Summer recap & Week of August 12, 2024

Hi! I’m back. I’m fine, just needed a break from blogging. I thought I’d return later than this, but I started feeling that blogging itch again, so here I am typing away late on a Sunday night after everyone else has gone to bed.

A recap of June, July, and beginning of August

This summer has been hot and humid. The heat started around the same time (we always seem to put in the ACs the week of our anniversary), but it jumped into the mid 90s and stayed there for the end of June, all of July, and the first week of August. Brutal.
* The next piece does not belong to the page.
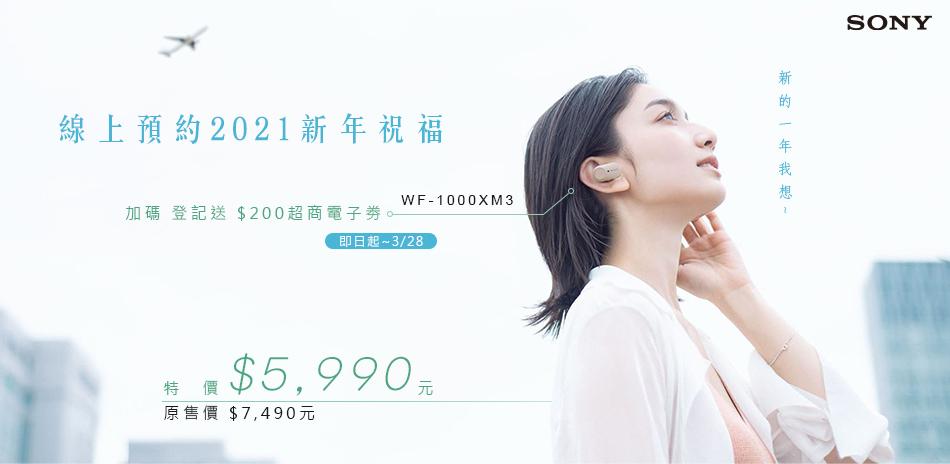 2021 SONY新春新祝福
  • Charlie got to pull the air horn of a semi truck at a Touch a Truck event in Verplanck.
  • I had jury duty at the US District Court in Manhattan. (Think Chuck Rhoades in Billions.) I had to go in two days and went into a court room for the selection process, but didn’t get selected.
  • I took Charlie out in the guideboat on the Hudson for the first time. We rowed from Verplanck to Stony Point and back. He did great and loved it.
  • We spent the week of the July 4/Independence Day holiday in Groton Long Point with the Wasmer family. We caught crabs, swam, played, made sand castles, ate some tasty meals, walked in a parade, and relaxed. Charlie even played with sparklers for the first time. On the way home we stopped at the Stepping Stones Childrens’ Museum.
  • I started a new position at Automattic. I now oversee the whole engineering team (3 sub teams in all) in the Concierge group instead of just one of the sub teams. The transition has been more challenging than I expected.
  • Charlie and I took walks in the woods, including a morning exploring the creeks.
  • We ate our yearly helping of sausage and peppers at the Our Lady of Mount Carmel Feast.
  • I built a Little Free Library for Esther Place in Peekskill.
  • We celebrated Colin and Hayden’s marriage in Lake Peekskill.
  • Our garden did great in the hot, humid weather. We have tons of roma tomatoes, cherry tomatoes, borage, tomatillos, and potatoes. The nasturtiums did better than they’ve ever done and we have plenty for drink garnishes.
    • We made lots of pizza sauce, lots of tomato paste, some salsa verde, and borage ice cubes. We also froze a bunch of tomatillos for this winter (chili verde with pork, albondigas, etc), and gave a bunch to friends.
  • We had Charlie’s third birthday party. Even though it rained and everyone had to go in the house, the kids still had fun.
  • While my parents were visiting, Charlie and I took them to Stony Point to check out the historic Hudson River lighthouse and Revolutionary War battleground.
  • Charlie mastered his balance bike and can now lift his feet up and cruise down ramps at high speed.

Some small moments:

  • Coffee on the porch in the morning.
  • Ice cream at Blue Pig.
  • Playgrounds with Charlie.
  • Charlie asking politely to wash the car.
  • Charlie and I spraying each other with the hose.
  • Meeting friends for dinner, play dates, hangs at the farm market, impromptu pizza and ice cream.
  • Going to the park to play, but watching a magic show instead.
  • Checking out a tree frog, green frogs, garter snakes, and snake skin.
  • Charlie having the time of his life on carnival rides.
  • Charlie running around joyfully in the rain.
  • Snuggles.
  • Charlie riding his bike down the street with his birthday balloons attached.
  • Playing cars.

What I read:

  • Extremely Online by Taylor Lorenz
  • My Brilliant Friend by Elena Ferrante
  • Great Circle by Maggie Shipstead
  • Two books by Eliot Peper: Foundry and Reap3r
  • The first three books in the Expeditionary Force series by Craig Alanson

I’m currently reading The Monkey Wrench Gang by Edward Abbey.

Week of August 12, 2024

Let’s start the weekend before, August 10 and 11. We met Kate, Ben, and the twins at the TaSH Farmers Market in the morning and had Cuban sandwiches for lunch at Croqueteria, then went to Jay and Marie’s that afternoon for a summer garden party. Amanda and Jay played their flutes, then Jay, Jeremy, and Matthew played some bluegrass. Detra sang.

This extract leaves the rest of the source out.